Las primeras bajas del ataque a Venezuela comenzaron a conocerse horas después de los bombardeos, cuando se informó de la muerte de una civil en Catia La Mar, una zona costera de bajos ingresos al oeste del aeropuerto de Caracas. Una de las bombas que se lanzaron sobre la capital venezolana logró impactar contra un edificio residencial de tres plantas y derribó una pared exterior, causando la muerte de Rosa González, de 80 años, y dejando a otra persona gravemente herida, según explicó su familia.
El mismo medio, relata que horas más tarde, un investigador del gobierno venezolano se presentó en la zona del ataque para entrevistar testigos y recoger proyectiles. Uno de ellos, Wilman González, sobrino de Rosa González, mostró a los periodistas dónde había impactado la artillería estadounidense y, en el interior de uno de los apartamentos dañados, aparecieron los restos de un retrato del héroe de la independencia venezolana, Simón Bolívar, que --según detalla la noticia-- parecía haber sido acribillado por la metralla.
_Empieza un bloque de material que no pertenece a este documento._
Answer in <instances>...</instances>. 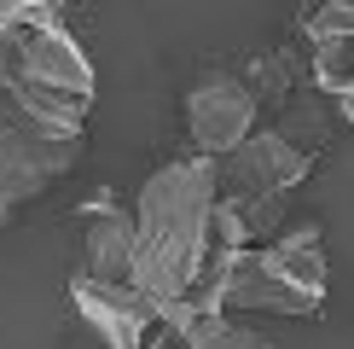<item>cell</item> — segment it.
<instances>
[{"mask_svg": "<svg viewBox=\"0 0 354 349\" xmlns=\"http://www.w3.org/2000/svg\"><path fill=\"white\" fill-rule=\"evenodd\" d=\"M209 210H215V157L192 152L163 163L134 198V262L128 280L163 303L192 297L209 251Z\"/></svg>", "mask_w": 354, "mask_h": 349, "instance_id": "6da1fadb", "label": "cell"}, {"mask_svg": "<svg viewBox=\"0 0 354 349\" xmlns=\"http://www.w3.org/2000/svg\"><path fill=\"white\" fill-rule=\"evenodd\" d=\"M308 169H314V157L302 145H290L273 128H250L227 157H215V193L227 204H239L250 233H256V215H273V204L290 186H302Z\"/></svg>", "mask_w": 354, "mask_h": 349, "instance_id": "7a4b0ae2", "label": "cell"}, {"mask_svg": "<svg viewBox=\"0 0 354 349\" xmlns=\"http://www.w3.org/2000/svg\"><path fill=\"white\" fill-rule=\"evenodd\" d=\"M70 303L87 326L99 332L105 349H163L169 343V303L140 291L134 280H93L76 274L70 280Z\"/></svg>", "mask_w": 354, "mask_h": 349, "instance_id": "3957f363", "label": "cell"}, {"mask_svg": "<svg viewBox=\"0 0 354 349\" xmlns=\"http://www.w3.org/2000/svg\"><path fill=\"white\" fill-rule=\"evenodd\" d=\"M261 116V93L239 76H203L198 87L186 93V134H192V152L203 157H227Z\"/></svg>", "mask_w": 354, "mask_h": 349, "instance_id": "277c9868", "label": "cell"}, {"mask_svg": "<svg viewBox=\"0 0 354 349\" xmlns=\"http://www.w3.org/2000/svg\"><path fill=\"white\" fill-rule=\"evenodd\" d=\"M82 140H58V134H41V128L18 123L6 105H0V198L18 210L24 198H35L47 181H58L70 163H76Z\"/></svg>", "mask_w": 354, "mask_h": 349, "instance_id": "5b68a950", "label": "cell"}, {"mask_svg": "<svg viewBox=\"0 0 354 349\" xmlns=\"http://www.w3.org/2000/svg\"><path fill=\"white\" fill-rule=\"evenodd\" d=\"M12 70L29 76V82L64 87V93H76V99H93V64H87V53L76 47V35H70L64 24H41V29H29V35H18Z\"/></svg>", "mask_w": 354, "mask_h": 349, "instance_id": "8992f818", "label": "cell"}, {"mask_svg": "<svg viewBox=\"0 0 354 349\" xmlns=\"http://www.w3.org/2000/svg\"><path fill=\"white\" fill-rule=\"evenodd\" d=\"M82 274L93 280H128V262H134V210H116V204H87L82 210Z\"/></svg>", "mask_w": 354, "mask_h": 349, "instance_id": "52a82bcc", "label": "cell"}, {"mask_svg": "<svg viewBox=\"0 0 354 349\" xmlns=\"http://www.w3.org/2000/svg\"><path fill=\"white\" fill-rule=\"evenodd\" d=\"M169 343L174 349H273L232 309H203V303H186V297L169 303Z\"/></svg>", "mask_w": 354, "mask_h": 349, "instance_id": "ba28073f", "label": "cell"}, {"mask_svg": "<svg viewBox=\"0 0 354 349\" xmlns=\"http://www.w3.org/2000/svg\"><path fill=\"white\" fill-rule=\"evenodd\" d=\"M261 262L279 274L285 285H297L302 297H326V256H319V227H302V233H285L279 244H261Z\"/></svg>", "mask_w": 354, "mask_h": 349, "instance_id": "9c48e42d", "label": "cell"}, {"mask_svg": "<svg viewBox=\"0 0 354 349\" xmlns=\"http://www.w3.org/2000/svg\"><path fill=\"white\" fill-rule=\"evenodd\" d=\"M326 6H343V0H297V18H314V12H326Z\"/></svg>", "mask_w": 354, "mask_h": 349, "instance_id": "30bf717a", "label": "cell"}, {"mask_svg": "<svg viewBox=\"0 0 354 349\" xmlns=\"http://www.w3.org/2000/svg\"><path fill=\"white\" fill-rule=\"evenodd\" d=\"M337 99H343V116H348V128H354V87H348V93H337Z\"/></svg>", "mask_w": 354, "mask_h": 349, "instance_id": "8fae6325", "label": "cell"}, {"mask_svg": "<svg viewBox=\"0 0 354 349\" xmlns=\"http://www.w3.org/2000/svg\"><path fill=\"white\" fill-rule=\"evenodd\" d=\"M6 222H12V204H6V198H0V227H6Z\"/></svg>", "mask_w": 354, "mask_h": 349, "instance_id": "7c38bea8", "label": "cell"}, {"mask_svg": "<svg viewBox=\"0 0 354 349\" xmlns=\"http://www.w3.org/2000/svg\"><path fill=\"white\" fill-rule=\"evenodd\" d=\"M163 349H174V343H163Z\"/></svg>", "mask_w": 354, "mask_h": 349, "instance_id": "4fadbf2b", "label": "cell"}]
</instances>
Sin bajas entre los militares estadounidenses
Por otro lado, por la tarde, el jefe del Estado Mayor Conjunto de los Estados Unidos, el general Dan Caine, afirmó durante la conferencia en la mansión del presidente Trump en Mar-a-Lago que helicópteros estadounidenses que se desplazaban para extraer al presidente Maduro y su esposa fueron disparados y, aunque uno de ellos recibió algunos impactos, "continuó siendo operable" y todas las aeronaves regresaron. Los disparos dejaron militares heridos --sin especificar cuántos--, pero ninguno de ellos perdió la vida.